## [WHAT IS EXPECTED]
Please filter the entries down to the lines that contain the string "instances", and copy each of those lines unchanged. The match is case-sensitive.

**** PROVIDED RECORDS

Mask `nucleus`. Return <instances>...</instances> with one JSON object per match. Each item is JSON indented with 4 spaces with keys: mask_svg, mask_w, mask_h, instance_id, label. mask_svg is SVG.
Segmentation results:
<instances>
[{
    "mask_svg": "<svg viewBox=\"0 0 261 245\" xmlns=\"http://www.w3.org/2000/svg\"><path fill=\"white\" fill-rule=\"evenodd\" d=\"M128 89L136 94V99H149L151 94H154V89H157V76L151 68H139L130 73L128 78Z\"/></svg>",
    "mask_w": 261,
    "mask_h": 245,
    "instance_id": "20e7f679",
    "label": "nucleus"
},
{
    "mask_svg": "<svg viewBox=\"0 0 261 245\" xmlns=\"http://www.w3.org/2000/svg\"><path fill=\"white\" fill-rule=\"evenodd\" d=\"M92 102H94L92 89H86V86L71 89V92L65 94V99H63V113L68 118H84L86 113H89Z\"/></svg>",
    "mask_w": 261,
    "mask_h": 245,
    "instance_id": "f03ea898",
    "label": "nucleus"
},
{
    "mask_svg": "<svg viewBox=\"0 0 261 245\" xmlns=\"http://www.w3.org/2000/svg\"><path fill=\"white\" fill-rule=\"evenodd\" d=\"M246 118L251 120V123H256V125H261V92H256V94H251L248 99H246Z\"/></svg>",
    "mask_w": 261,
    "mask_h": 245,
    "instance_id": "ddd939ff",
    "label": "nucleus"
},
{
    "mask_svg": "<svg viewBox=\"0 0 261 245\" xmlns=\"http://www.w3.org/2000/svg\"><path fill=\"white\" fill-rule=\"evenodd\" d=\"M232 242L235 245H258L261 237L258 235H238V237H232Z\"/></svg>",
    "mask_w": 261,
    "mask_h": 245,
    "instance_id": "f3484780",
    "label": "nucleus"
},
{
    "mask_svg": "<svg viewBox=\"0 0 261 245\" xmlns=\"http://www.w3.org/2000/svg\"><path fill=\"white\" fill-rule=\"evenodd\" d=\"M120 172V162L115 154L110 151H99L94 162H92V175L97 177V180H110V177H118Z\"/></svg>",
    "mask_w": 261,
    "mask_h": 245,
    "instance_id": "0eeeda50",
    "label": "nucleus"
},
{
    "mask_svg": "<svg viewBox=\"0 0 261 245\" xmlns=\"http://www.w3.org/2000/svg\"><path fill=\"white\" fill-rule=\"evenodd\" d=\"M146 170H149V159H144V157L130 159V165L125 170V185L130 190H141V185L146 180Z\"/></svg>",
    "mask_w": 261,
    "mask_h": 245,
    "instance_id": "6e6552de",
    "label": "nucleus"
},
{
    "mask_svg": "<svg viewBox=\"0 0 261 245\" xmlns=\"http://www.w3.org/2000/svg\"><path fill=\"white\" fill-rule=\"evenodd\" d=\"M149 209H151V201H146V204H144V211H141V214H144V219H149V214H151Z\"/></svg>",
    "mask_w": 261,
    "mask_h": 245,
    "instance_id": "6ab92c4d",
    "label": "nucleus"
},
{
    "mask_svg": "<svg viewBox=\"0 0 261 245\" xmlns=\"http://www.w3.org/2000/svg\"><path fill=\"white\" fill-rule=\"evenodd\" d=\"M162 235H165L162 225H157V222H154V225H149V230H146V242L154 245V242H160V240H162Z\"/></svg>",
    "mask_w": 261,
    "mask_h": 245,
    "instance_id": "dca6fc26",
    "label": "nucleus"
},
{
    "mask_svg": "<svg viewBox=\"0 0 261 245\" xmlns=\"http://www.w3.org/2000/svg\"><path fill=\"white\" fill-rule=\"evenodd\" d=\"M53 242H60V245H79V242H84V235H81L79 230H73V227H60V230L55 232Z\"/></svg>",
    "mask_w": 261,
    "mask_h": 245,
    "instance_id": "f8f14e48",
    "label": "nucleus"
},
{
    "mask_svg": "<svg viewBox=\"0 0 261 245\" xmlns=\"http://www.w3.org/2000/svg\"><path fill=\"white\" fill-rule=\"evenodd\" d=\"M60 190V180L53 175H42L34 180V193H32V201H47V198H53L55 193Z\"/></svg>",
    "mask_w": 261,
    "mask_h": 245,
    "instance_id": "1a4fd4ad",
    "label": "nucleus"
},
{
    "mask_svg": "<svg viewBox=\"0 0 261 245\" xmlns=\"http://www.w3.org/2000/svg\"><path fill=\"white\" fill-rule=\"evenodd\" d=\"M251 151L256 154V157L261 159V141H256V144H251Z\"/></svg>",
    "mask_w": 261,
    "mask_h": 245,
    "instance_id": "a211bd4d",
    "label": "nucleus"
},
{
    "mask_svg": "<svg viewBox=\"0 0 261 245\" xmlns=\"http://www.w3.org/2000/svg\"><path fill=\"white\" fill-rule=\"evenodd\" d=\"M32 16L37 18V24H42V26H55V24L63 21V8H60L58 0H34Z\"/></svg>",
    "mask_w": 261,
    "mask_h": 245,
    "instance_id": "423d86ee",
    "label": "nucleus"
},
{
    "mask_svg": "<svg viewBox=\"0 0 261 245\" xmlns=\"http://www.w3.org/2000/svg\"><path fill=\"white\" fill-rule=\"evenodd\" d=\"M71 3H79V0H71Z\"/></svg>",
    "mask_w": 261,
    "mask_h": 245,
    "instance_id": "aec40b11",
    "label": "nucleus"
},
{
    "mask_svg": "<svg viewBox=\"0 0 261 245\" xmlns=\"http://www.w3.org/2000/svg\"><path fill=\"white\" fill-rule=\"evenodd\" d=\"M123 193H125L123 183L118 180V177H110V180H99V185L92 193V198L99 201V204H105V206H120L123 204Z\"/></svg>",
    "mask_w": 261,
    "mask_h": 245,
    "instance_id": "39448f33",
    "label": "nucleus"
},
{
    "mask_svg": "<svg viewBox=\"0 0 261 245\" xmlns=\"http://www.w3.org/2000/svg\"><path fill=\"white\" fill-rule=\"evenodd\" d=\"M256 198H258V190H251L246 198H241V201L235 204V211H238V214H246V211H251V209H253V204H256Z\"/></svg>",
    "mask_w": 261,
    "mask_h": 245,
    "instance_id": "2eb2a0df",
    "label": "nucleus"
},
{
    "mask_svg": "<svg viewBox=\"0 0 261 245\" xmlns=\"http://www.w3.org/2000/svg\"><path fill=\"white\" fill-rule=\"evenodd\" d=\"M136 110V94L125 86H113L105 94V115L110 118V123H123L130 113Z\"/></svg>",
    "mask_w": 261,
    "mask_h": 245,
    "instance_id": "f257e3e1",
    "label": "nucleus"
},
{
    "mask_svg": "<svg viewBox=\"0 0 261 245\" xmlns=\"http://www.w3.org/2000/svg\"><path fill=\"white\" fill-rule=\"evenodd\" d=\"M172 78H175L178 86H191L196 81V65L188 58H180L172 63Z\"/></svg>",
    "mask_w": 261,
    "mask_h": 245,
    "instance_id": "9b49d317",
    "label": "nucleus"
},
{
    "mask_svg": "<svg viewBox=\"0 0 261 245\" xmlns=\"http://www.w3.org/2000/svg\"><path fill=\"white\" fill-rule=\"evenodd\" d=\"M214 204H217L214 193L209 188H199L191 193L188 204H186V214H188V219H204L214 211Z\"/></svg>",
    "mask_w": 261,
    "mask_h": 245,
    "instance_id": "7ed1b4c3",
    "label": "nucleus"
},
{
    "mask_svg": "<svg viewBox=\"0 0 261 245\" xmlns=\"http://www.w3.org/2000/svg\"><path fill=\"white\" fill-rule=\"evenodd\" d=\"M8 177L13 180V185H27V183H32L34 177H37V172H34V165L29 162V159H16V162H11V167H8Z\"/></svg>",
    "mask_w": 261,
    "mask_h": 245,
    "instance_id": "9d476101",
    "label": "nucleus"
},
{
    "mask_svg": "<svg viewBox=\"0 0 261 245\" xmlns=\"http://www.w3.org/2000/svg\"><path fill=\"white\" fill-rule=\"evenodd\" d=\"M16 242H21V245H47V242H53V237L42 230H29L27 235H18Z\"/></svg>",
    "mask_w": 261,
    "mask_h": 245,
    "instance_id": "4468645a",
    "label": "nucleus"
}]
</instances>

********

## [ANSWER TO THE EXERCISE]
Mask `nucleus`. Return <instances>...</instances> with one JSON object per match. Each item is JSON indented with 4 spaces with keys: mask_svg, mask_w, mask_h, instance_id, label. mask_svg is SVG.
<instances>
</instances>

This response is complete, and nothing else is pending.